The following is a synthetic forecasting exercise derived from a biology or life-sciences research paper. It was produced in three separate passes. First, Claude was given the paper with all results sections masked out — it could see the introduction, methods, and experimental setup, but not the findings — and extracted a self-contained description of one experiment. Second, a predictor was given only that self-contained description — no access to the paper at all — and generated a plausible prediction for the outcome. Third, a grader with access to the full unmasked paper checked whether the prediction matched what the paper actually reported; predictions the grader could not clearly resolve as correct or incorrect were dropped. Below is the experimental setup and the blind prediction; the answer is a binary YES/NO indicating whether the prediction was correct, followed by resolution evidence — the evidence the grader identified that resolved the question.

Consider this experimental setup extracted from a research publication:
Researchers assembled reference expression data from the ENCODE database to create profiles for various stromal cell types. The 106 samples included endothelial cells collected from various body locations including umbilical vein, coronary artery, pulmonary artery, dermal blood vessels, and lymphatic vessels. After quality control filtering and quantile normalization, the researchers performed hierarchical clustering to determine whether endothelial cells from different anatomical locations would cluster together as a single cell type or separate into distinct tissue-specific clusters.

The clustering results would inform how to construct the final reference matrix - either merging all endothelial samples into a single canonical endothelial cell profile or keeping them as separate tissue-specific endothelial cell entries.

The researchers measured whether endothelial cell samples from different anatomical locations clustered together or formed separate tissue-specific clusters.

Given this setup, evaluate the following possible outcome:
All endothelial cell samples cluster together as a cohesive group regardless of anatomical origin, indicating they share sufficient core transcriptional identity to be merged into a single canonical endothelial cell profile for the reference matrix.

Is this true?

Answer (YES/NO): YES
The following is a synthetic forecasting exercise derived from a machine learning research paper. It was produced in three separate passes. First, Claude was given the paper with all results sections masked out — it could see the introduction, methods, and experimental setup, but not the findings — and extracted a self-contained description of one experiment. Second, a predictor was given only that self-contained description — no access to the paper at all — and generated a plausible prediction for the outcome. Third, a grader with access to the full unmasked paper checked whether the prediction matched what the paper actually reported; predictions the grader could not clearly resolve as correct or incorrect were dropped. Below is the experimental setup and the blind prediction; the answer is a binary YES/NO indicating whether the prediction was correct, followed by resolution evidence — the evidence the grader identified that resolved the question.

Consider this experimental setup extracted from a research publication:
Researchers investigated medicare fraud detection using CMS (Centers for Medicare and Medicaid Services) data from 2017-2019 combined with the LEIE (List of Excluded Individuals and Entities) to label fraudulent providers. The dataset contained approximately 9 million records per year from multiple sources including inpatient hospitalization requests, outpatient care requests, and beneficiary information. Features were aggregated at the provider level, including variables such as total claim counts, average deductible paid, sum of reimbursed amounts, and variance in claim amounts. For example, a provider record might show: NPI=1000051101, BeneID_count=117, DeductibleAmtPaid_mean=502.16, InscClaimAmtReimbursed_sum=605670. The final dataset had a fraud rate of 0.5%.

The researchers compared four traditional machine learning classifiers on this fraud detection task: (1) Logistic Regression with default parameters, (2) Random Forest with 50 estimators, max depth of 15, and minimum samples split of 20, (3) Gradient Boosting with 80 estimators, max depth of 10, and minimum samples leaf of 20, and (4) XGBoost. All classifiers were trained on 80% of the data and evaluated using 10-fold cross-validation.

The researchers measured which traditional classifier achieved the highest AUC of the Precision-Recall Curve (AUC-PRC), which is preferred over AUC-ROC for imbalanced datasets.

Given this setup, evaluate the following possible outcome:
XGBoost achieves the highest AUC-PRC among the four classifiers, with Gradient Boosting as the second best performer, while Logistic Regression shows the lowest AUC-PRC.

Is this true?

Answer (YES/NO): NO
- - - - -
Write out each line above containing "measured".

The researchers measured whether endothelial cell samples from different anatomical locations clustered together or formed separate tissue-specific clusters.
The researchers measured which traditional classifier achieved the highest AUC of the Precision-Recall Curve (AUC-PRC), which is preferred over AUC-ROC for imbalanced datasets.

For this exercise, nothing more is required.